Цель задания: Допишите приведенный ниже отрывок о пути к монастырю Благовещения на острове Патмос, начав сразу после его последнего предложения.

Предложенный отрывок:
%%

Мария взмахивает руками, что-то громко восклицает, приглашая нас выпить кофе, поощрительно поглаживает меня по плечу: 
     - Ортодокса? 
     - Ортодокса...- отвечаю я. 
     Вот мы и знакомы, потом я буду приветствовать ее у этих ворот, а она неизменно спрашивать: «Кала истэ?» - то есть, все ли у меня хорошо. 

     Симеон принял на себя мой багаж и груз забот по моему поселению. Он вышел в рясе, камилавке и, утомленный начинающейся жарой, присаживается на ступеньку посередине спуска: 
     - Отсюда виден монастырь Зоодохос Пиги - Живоносный источник. Там три старых монахини живут... 
     Напротив возвышается другая гора, чуть пониже, на ее верху обведен белой стеной монастырь пророка Илии. Дорога между горами ведет к женскому монастырю Евангелизмос - Благовещения, - куда мы и держим путь. 
     Диакон показывает еще восемь базилик по склонам, каменных, побеленных, с полуовальными сводами и деревьями в оградах. Называет каждую по имени, и явно доволен тем, что их так много и все видны сразу. С любой точки острова можно видеть несколько церквей, - на Патмосе их больше, чем дней в году. Часто церкви строятся по обету: например, моряки обещают построить ее святителю Николаю, если он сохранит их на море. А многие жители острова в молодости были моряками, пока оставалась надежда поймать за морем счастье. 
     Я смотрю на монастырек пророка Илии, на эти часовни, на поставленные в круг по скошенному полю скирды. Невдалеке по зеленой поляне бродят лошади, отгоняя хвостами слепней. Привязанный к разросшемуся кактусу ослик обреченно стоит на солнцепеке с открытыми неподвижными глазами, как будто всем своим видом говоря: «Такая у меня грустная участь, - что поделаешь, я уж смирился...» 
     Стадо коз, коричневых с белым, резво поднимается по ступеням. Пастух останавливается, приветствуя нас, козы блеют и встают на задние ноги, спеша обглодать ветки деревца. На шее у каждой козы болтается колокольчик, иногда размером с литровую банку, и все они вразнобой издают веселый медный звон.

%%

Исходный материал:
%%

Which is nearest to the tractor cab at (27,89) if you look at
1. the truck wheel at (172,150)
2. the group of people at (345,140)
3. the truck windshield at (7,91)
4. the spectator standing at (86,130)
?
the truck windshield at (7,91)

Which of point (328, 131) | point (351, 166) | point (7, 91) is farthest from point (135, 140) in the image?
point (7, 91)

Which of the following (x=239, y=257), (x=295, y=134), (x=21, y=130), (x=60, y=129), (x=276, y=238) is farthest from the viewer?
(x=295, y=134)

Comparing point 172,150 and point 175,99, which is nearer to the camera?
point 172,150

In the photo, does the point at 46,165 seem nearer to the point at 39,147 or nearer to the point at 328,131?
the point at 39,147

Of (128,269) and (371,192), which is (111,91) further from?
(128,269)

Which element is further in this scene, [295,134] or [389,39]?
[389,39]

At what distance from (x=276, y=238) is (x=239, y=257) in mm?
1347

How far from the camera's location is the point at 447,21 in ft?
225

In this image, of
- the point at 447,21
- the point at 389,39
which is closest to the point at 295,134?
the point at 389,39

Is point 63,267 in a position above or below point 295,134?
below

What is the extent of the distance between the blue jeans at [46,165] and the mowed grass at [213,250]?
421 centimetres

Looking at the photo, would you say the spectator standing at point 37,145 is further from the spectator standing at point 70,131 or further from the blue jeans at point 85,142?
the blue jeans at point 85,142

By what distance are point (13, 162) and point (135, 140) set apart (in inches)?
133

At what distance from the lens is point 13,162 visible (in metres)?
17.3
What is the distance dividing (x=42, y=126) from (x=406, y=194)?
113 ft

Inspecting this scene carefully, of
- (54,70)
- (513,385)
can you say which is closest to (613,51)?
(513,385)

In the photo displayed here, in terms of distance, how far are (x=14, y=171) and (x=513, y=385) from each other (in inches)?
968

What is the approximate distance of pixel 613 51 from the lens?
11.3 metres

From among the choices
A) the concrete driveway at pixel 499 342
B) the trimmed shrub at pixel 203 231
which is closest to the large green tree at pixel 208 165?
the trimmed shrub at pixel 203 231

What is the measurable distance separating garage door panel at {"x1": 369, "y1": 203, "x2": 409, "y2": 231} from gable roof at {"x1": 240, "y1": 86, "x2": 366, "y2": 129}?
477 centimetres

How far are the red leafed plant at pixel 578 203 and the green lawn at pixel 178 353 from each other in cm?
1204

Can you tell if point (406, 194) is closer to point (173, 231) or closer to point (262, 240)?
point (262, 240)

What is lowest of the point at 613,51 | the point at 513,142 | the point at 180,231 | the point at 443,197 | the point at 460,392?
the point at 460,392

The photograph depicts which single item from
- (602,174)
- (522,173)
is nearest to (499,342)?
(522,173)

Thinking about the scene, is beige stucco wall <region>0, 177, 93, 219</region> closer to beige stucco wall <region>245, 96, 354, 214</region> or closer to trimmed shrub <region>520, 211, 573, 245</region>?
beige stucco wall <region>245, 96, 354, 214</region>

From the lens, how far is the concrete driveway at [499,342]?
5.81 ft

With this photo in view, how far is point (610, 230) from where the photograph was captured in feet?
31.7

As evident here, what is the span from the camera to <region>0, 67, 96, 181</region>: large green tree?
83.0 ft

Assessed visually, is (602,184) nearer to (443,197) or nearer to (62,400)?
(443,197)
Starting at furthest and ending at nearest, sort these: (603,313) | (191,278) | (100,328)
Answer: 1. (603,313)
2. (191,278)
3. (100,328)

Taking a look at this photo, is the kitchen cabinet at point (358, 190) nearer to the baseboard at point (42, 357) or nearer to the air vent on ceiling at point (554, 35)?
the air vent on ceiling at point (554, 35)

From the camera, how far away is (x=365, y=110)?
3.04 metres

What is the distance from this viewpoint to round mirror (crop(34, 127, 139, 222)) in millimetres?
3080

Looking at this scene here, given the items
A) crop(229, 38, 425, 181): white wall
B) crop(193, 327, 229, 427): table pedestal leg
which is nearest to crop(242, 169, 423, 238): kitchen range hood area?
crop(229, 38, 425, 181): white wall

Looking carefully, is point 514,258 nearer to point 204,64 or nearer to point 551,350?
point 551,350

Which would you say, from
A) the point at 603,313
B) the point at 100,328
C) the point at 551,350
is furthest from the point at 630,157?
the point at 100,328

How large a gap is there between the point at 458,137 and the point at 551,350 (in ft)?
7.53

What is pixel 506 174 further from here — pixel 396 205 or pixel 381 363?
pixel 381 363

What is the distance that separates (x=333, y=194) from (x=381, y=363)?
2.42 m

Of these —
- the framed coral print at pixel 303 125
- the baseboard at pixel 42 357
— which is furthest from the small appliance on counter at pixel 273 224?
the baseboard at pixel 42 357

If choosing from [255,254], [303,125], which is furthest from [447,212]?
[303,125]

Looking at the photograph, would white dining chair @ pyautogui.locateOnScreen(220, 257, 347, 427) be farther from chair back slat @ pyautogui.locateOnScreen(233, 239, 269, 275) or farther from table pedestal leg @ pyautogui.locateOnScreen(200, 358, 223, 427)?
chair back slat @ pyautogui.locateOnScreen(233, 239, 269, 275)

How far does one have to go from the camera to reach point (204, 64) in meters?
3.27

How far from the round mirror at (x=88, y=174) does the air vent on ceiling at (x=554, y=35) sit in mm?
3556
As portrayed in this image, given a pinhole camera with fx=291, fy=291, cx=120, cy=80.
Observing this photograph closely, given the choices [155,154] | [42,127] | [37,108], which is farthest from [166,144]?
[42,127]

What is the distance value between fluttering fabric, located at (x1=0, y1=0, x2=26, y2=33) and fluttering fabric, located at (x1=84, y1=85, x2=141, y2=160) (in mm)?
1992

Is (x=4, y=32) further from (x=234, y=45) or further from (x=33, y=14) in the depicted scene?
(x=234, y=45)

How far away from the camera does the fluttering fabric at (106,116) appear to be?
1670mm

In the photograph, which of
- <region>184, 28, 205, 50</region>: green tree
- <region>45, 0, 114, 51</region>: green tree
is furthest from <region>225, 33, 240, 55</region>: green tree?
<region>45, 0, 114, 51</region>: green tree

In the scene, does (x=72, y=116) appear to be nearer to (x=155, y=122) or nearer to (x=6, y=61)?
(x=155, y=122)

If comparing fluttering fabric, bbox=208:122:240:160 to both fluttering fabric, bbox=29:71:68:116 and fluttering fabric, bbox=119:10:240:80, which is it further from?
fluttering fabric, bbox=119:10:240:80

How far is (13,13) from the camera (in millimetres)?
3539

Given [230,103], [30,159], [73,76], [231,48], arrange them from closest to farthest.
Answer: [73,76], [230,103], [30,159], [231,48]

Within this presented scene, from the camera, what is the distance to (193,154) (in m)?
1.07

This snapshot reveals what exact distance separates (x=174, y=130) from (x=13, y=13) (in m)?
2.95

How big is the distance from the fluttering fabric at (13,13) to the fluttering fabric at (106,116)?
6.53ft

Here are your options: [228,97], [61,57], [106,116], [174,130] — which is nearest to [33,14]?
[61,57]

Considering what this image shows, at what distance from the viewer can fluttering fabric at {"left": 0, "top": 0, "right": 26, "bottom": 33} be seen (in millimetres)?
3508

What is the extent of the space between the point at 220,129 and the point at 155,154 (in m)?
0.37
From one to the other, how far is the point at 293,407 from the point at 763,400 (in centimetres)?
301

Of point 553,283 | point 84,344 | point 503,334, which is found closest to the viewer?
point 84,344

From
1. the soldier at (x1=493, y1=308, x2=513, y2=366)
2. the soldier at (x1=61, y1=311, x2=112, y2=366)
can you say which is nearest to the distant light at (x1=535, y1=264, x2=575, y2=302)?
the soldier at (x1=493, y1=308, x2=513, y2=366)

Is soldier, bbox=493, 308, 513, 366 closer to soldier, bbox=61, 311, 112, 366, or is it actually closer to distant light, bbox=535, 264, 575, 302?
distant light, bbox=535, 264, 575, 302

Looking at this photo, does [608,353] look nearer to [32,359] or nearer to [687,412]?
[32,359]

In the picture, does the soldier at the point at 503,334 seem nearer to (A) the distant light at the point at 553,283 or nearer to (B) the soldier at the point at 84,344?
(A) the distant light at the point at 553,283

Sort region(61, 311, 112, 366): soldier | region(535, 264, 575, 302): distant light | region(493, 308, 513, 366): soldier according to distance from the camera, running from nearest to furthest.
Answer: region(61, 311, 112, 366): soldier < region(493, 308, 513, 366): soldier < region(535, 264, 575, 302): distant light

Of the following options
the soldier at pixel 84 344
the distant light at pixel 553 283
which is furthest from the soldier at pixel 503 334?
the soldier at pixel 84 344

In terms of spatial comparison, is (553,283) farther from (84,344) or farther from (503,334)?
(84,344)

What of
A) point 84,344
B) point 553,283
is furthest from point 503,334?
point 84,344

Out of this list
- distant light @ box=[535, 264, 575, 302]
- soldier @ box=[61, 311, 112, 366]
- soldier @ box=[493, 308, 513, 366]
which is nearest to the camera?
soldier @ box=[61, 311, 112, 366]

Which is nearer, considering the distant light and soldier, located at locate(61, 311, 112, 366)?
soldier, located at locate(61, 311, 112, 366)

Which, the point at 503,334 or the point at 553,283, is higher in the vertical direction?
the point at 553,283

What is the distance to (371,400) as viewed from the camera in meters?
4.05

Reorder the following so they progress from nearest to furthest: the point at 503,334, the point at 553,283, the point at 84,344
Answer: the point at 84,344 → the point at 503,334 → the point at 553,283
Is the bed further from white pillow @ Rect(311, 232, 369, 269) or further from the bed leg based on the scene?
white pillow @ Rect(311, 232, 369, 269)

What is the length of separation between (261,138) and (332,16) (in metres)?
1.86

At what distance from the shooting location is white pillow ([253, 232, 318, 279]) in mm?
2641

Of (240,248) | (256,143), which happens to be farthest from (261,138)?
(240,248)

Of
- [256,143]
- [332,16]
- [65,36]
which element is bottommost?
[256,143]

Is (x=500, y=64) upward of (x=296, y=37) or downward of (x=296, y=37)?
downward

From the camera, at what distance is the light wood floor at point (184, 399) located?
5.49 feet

%%

Ответ:
     Монастырь Благовещения тоже похож на крепость из каменных глыб. Его корпуса в два-три этажа уступами нисходят по скалистому склону, повторяя причудливый рельеф. Верхняя площадка внутреннего двора густо зелена от расставленных на террасах и вдоль стен пальм в кадках, цветущих лимонных деревьев, белых лилий. Сверху по стенам в нижний двор ниспадают вьющиеся стебли с золотисто-коричневыми гроздьями глициний, и оба дворика залиты сладостным ароматом. 
     Высоко над обрывом поднимается дивная византийская церковка, как будто парит над ним, - белая, с красным шлемовидным куполом, белым шестигранным барабаном и красными скатами черепичной крыши. Окна и дверь церкви открыты, и двор заполняет пение женского монашеского хора. Еще идет литургия: в монастыре Иоанна Богослова ее начинают в четыре утра, только для братии, здесь - в семь, для жителей острова и всех приезжающих с разных концов света. 
     Каменные арки с пиками чугунных решеток в проемах ограждают край церковного двора от глубокого разлома земли под ним. Весной по оврагу несутся с гор бурные потоки, образуя каскады водопадов. Сейчас они пересохли, изломы скал, обнаженные или поросшие кустарником, ниспадают к зеленой долине с апельсиновыми рощами и садами. А за ними до видимого края мира простирается синее море.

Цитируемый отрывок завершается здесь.